On 08/01/2009, at 1:24 PM, Paul Davis wrote:
[..]
function(doc)
{
for(var field in doc)
{
emit([field, doc._id], doc[field]);
}
}
I call that an "exploded index" and worry somewhat about its storage
usage.
Two concerns:
- you'd be needlessly re-storing the large data that the OP wanted to
avoid transferring. Presumably it's big. You might be able to manually
exclude it if it always has the same name, of course
- if there's a lot of records with a lot of small fields, index
overhead might double or even triple the database size
An alternative might be to take the reverse to that approach, and
write a view which returned all the field except the large entry (if
known) you're trying to avoid transferring.

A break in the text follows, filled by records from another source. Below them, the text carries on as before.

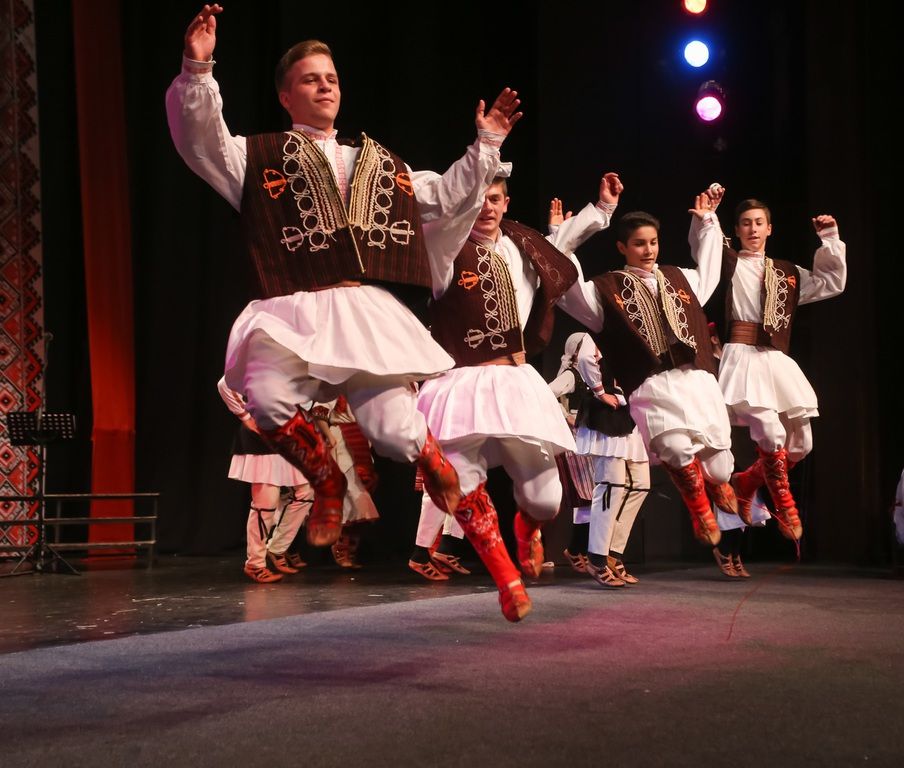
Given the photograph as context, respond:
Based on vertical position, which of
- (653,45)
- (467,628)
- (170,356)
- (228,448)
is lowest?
(467,628)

That way, you'd avoid
having to re-store those large fields in the index as well.
Storage is cheap*, but obviously it would be bad practise to
needlessly double (or worse) the database size.

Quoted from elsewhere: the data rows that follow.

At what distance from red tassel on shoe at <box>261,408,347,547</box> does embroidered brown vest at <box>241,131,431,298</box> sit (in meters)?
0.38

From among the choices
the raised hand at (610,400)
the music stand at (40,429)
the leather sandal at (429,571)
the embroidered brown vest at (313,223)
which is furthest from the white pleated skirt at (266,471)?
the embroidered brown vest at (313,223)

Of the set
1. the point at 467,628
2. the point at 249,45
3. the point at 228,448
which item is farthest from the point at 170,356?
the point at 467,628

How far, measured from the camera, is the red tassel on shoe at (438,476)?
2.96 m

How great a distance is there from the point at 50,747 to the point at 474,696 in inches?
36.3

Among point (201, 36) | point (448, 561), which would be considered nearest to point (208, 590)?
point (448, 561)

I have often wondered the exact overhead of a row in a view index.
Obviously, if it's more than a few bytes, it's going to be a factor to
consider when contemplating view index strategies which generate an
awful lot of index rows. If there are a large number of fields with a
small amount of data in each, and a large number of documents, it is
quite plausible the "exploded index" could be several times the
original size of the data.
Anyone with inside knowledge want to chip in on that? What would be
the approximate overhead, per-entry, of an exploded view index as
described by Paul? Or maybe I should just test it, since I've been
wondering about that for a while ...
Sho
* good storage is not actually cheap
Then to access a specific property:
http://127.0.0.1:5984/db_name/_view/view_name/by_property?
key=["foo", "docid1"]
HTH,
Paul Davis
On Wed, Jan 7, 2009 at 4:18 PM, Robert Koberg <[email protected]> wrote:
Hi,
first, couchdb is just beautiful! :) (using 0.8.1-incubating from
MacPorts)
I am very new, and have read the available docs and several blog
posts.
Can you drill into a doc with a simple GET?
Say I have a doc like:
{"_id": "a", "_rev": "123", "foo":{"bar": 1}, "big-ass-prop": "huge
amount
of stuff"}
Ideally I would like to be able to call something like:
http://127.0.0.1:5984/mydb/a/foo
to return {"bar":1} and avoid downloading "big-ass-prop"
Is this or something like it possible?
(I realize "foo" is a 'sibling' of the _id in the document, but it is
probably treated more like a parent in the DB?)
If not possible, is it possible to create some kind of default
action/filter/? that does something like the above? That is, reads
the
request uri, recognizes it is a document and that there is extra
path info
which should be used to resolve a property.